Ode aan de reislust

Datum 27 juni 2017

Waarom verlangen wij te reizen?

In het kader van de televisieserie Made in Europe, organiseerden we in het voorjaar van 2017 in samenwerking met VPRO en Canvas een verdiepend podiumprogramma. Van een erotische schrijfwedstrijd tot gesprekken over de toekomst van Europa, acht weken lang toonde deBuren zich van zijn kleurrijkste kant.

 

Elke avond begonnen we met een ode aan het icoon dat die avond centraal stond. Ze werden geschreven door jonge makers die eerder deelnamen aan onze schrijfresidentie in Parijs.

Emma Lesuis brengt ode aan de reislust

 

 

 

Verdwynplek

 

Als een verdwaalde trekvogel waad ik door het thuis. Ik moet de was doen. Daar is mijn agenda weer. ‘Hoe was het?’ mijn moeder belt. Tja, wat zal ik zeggen, na wekenlang weggeweest, kies ik voor het woord ‘bijzonder.’ Mijn moeder vindt het fijn voor me en snel gaat ze over tot de orde van de dag. En terwijl ze doorratelt over dit en dat, denk ik maar een ding: ik wil hier niet zijn.

 

Tegen de leegte, zet ik muziek op van de Zuid-Afrikaanse Gerald Clark.

 

'Daar is een skuilplek wat ek van weet, waartoe ek kan verdwyn en waar ek de son kan voel en als die oseaan stoot, kan die Here de genade oor my spoel.’

 

Het was die oseaan in dat Suid-Afrika die ik vorige week nog voelde, waar de son mijn huid verkleurde van bruin naar rood. Ik verdween, God weet waar naartoe, daar op mijn handdoek met mijn tenen in de lucht.

 

Al mijmerend luister ik naar zijn woorden en verlang terug naar braaibroodjes en boereworsies, naar de geur van zomer in Zuid-Afrika. Ik heb het allemaal in mijn verdwynplek verstopt. Want waar ik ook kom, maak ik foto’s met mijn ogen en sla ze op voor later. Dan verlang ik, dan verdwijn ik, daar ga ik: over de heuvelweg van Nooitgedagt naar Stellenbosch en verder nog. Had ik dit allemaal kunnen dromen zonder er te zijn geweest? Mijn fantasie brengt mij een heel eind, maar nie so ver nie, als naar daar waar ik uitkeek op de Kaapse pracht, de wijnen dronk, de gesprekken in de nacht … Oh, daar ga ik weer.

 

 

Wie graag reist weet, het is een drang die tot in de tenen kruipt en niet geheel ongevaarlijk: het maakt een mens rusteloos.

Ik geef toe, ik ben ziek van Wanderlust.
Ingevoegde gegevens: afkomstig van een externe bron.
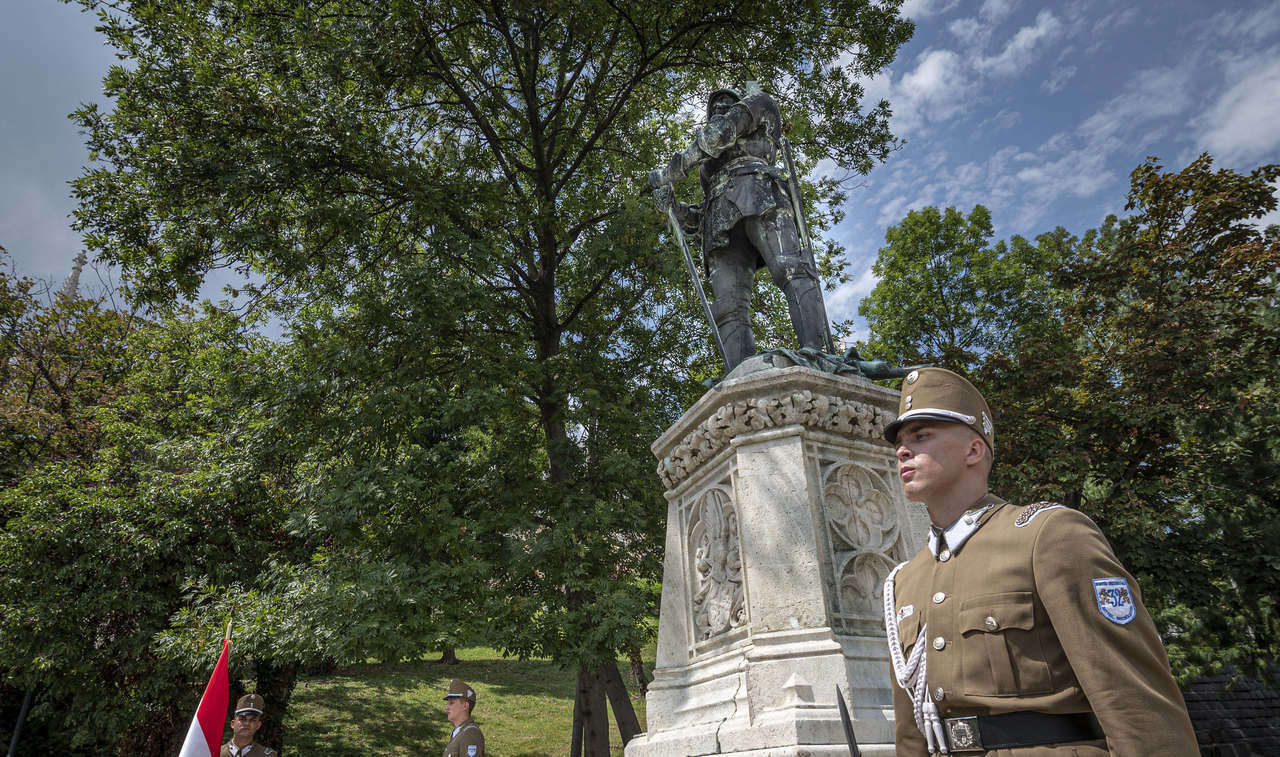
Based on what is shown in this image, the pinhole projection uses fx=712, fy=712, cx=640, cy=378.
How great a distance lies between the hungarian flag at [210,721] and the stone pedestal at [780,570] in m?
3.38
Het woord, hoe hip ook, mag voor mijn part opgenomen worden in de medische encyclopedie. ‘Een hevig verlangen naar elders,’ zou de dokter zeggen, ‘niet precies wetend naar wat of waar, maar naar het ander?.’ Wie graag reist weet, het is een drang die tot in de tenen kruipt en niet geheel ongevaarlijk: het maakt een mens rusteloos. Ongedurig. Opgejaagd. Altijd staan de koffers klaar. Naar Tibet! Goa! Desnoods Azerbaidzjan! Zal deze trekvogel ooit nog landen?

 

Want ik lust het reizen dorstig, dorst ernaar in stilte, en stil mijn begeerte door te gaan. Wel te verstaan: ik heb de privileges om dat te doen. Vaak niet het geld, wel de dromen. Maar tot het volgende avontuur zit ik gevangen tussen droom en daad. En wacht ik af. Ondertussen slokt het  hier en nu me op. Het verlangen wordt langzaam minder. Maar, asseblief, nog even niet. Snel kruip ik terug mijn verdwynplek in, wat ik daar zie is wie ik was, en dat weet ik alleen, maar een ding verklap ik graag:

 

het is dat groene gras.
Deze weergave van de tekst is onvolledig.